Conte’s Premier League bete noir, Diego Costa, got the biggest cheer at Stamford Bridge on Saturday – when he was subbed on the hour having caused them zero problems whatsoever.
Chelsea were always in control against Wolves who really could be in trouble this season – especially if the answer to their problems is Julen Lopetegui. I mean, he’s not even Portuguese is he?
Graham Potter seems to be settling in – and his wardrobe has certainly benefitted from that signing-on fee.
Ethan Pinnock deservedly got the man-of-the-match award for Newcastle at St James’ Park – Brentford’s central defender has had better days. Miggy Almiron still has more goals than Wolves, adding to his tally in the 5-1 win – and Bruno Guimares is already being talked of as the best midfielder ever seen in the black and white stripes. David Batty will be gutted to hear that.

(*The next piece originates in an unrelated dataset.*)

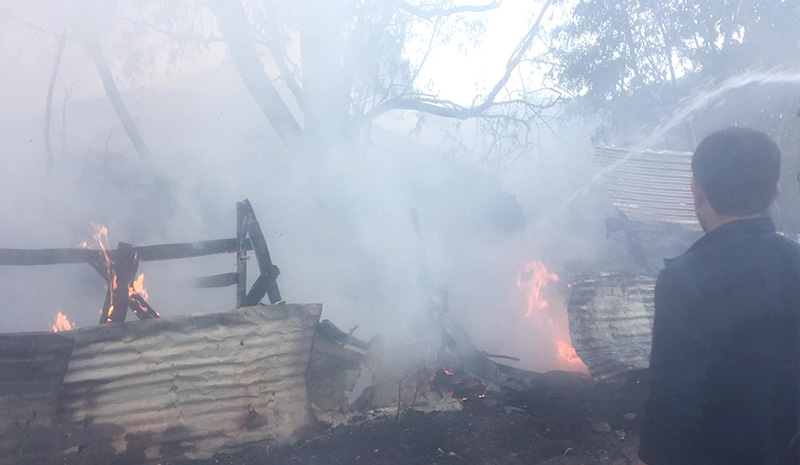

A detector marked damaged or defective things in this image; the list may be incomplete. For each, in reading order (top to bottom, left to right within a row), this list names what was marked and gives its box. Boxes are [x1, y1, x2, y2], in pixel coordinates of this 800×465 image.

charred wooden beam [0, 237, 253, 266]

West Ham are slowly getting their house in order – they beat Fulham 3-1 thanks, in part, to their big in money, big in stature Italian striker Scamacca. He fell the right side of the VAR call to give the Hammers the lead knowing full well had the ref called his handball then it wasn’t getting overturned. It’s fair to say Fulham’s bench saw it differently.
Points have finally landed for the Eagles. It looked like Leeds were on for all three points at Selhurst Park before it was Eze-like Sunday morning (or afternoon, really).
Finally, whoever fancies the England job after Southgate leaves post-World Cup might want to think again. Their Euro 2024 qualifying group of Italy, Ukraine, North Macedonia and Malta looks a bit different to usual. Maybe tanking the Nations League wasn’t so smart after all?